Mais bien sûr, comme souligné en début d’article, ces promesses s’accompagnent de défis importants, à commencer par l’empreinte énergétique de l’IA elle-même. L’entraînement et l’utilisation de ces modèles nécessitent une puissance de calcul élevée, entraînant une consommation énergétique et des émissions de CO2 significatives. Par exemple, une requête sur ChatGPT consomme dix fois plus d'électricité qu'une recherche Google, selon l'Agence Internationale de l'Energie. Cet impact soulève le risque d’un effet rebond, où les gains d’efficacité énergétique seraient compensés par une hausse de la demande. Ainsi, rendre l’IA plus éco-responsable semble indispensable pour préserver ses avantages potentiels face à ses impacts environnementaux. Cependant, il est aussi important de contextualiser ces enjeux : si son usage permet de réduire de 40% l’énergie nécessaire au refroidissement de certains datacenters de Google, des applications comme la génération de contenus pour les réseaux sociaux ou de publicités personnalisées, sont eux plus discutables. En ce sens, une analyse éco-responsable offrirait une opportunité de recentrer l’IA sur des usages stratégiques et durables.

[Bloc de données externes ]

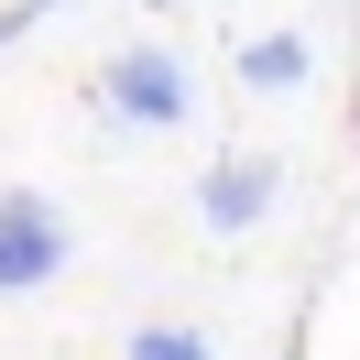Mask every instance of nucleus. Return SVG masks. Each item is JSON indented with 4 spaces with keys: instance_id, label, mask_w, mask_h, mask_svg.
Here are the masks:
<instances>
[{
    "instance_id": "1",
    "label": "nucleus",
    "mask_w": 360,
    "mask_h": 360,
    "mask_svg": "<svg viewBox=\"0 0 360 360\" xmlns=\"http://www.w3.org/2000/svg\"><path fill=\"white\" fill-rule=\"evenodd\" d=\"M66 262H77L66 207H55L44 186H11V197H0V295H44Z\"/></svg>"
},
{
    "instance_id": "2",
    "label": "nucleus",
    "mask_w": 360,
    "mask_h": 360,
    "mask_svg": "<svg viewBox=\"0 0 360 360\" xmlns=\"http://www.w3.org/2000/svg\"><path fill=\"white\" fill-rule=\"evenodd\" d=\"M98 98H110L120 120H142V131H175V120H186V66L164 44H131V55H110Z\"/></svg>"
},
{
    "instance_id": "3",
    "label": "nucleus",
    "mask_w": 360,
    "mask_h": 360,
    "mask_svg": "<svg viewBox=\"0 0 360 360\" xmlns=\"http://www.w3.org/2000/svg\"><path fill=\"white\" fill-rule=\"evenodd\" d=\"M273 186H284V164H273V153H229V164H207V175H197V219L219 229V240H240V229L273 219Z\"/></svg>"
},
{
    "instance_id": "4",
    "label": "nucleus",
    "mask_w": 360,
    "mask_h": 360,
    "mask_svg": "<svg viewBox=\"0 0 360 360\" xmlns=\"http://www.w3.org/2000/svg\"><path fill=\"white\" fill-rule=\"evenodd\" d=\"M306 66H316L306 33H262V44H240V77H251V88H306Z\"/></svg>"
},
{
    "instance_id": "5",
    "label": "nucleus",
    "mask_w": 360,
    "mask_h": 360,
    "mask_svg": "<svg viewBox=\"0 0 360 360\" xmlns=\"http://www.w3.org/2000/svg\"><path fill=\"white\" fill-rule=\"evenodd\" d=\"M131 360H207L197 328H131Z\"/></svg>"
},
{
    "instance_id": "6",
    "label": "nucleus",
    "mask_w": 360,
    "mask_h": 360,
    "mask_svg": "<svg viewBox=\"0 0 360 360\" xmlns=\"http://www.w3.org/2000/svg\"><path fill=\"white\" fill-rule=\"evenodd\" d=\"M44 11H66V0H0V55L22 44V33H33V22H44Z\"/></svg>"
}]
</instances>
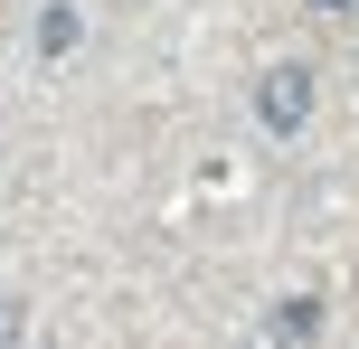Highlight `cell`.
<instances>
[{
  "label": "cell",
  "instance_id": "1",
  "mask_svg": "<svg viewBox=\"0 0 359 349\" xmlns=\"http://www.w3.org/2000/svg\"><path fill=\"white\" fill-rule=\"evenodd\" d=\"M255 113H265V132H303V113H312V76H303V66H265Z\"/></svg>",
  "mask_w": 359,
  "mask_h": 349
},
{
  "label": "cell",
  "instance_id": "2",
  "mask_svg": "<svg viewBox=\"0 0 359 349\" xmlns=\"http://www.w3.org/2000/svg\"><path fill=\"white\" fill-rule=\"evenodd\" d=\"M38 48H48V57L76 48V10H48V19H38Z\"/></svg>",
  "mask_w": 359,
  "mask_h": 349
},
{
  "label": "cell",
  "instance_id": "3",
  "mask_svg": "<svg viewBox=\"0 0 359 349\" xmlns=\"http://www.w3.org/2000/svg\"><path fill=\"white\" fill-rule=\"evenodd\" d=\"M29 340V312H19V302H0V349H19Z\"/></svg>",
  "mask_w": 359,
  "mask_h": 349
}]
</instances>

Globalement, la transition énergétique en cours transforme notre paysage électrique. Dans un tel contexte, il est important d’apprendre à consommer de manière plus intelligente et optimiser nos ressources. C’est ici que les promesses de l’IA prennent toute leur importance. Bien que l’IA ne soit pas une solution miracle, elle apporte un souffle nouveau avec une analyse « datafactuelle », permettant une remise en question nécessaire pour penser les systèmes énergétiques de demain.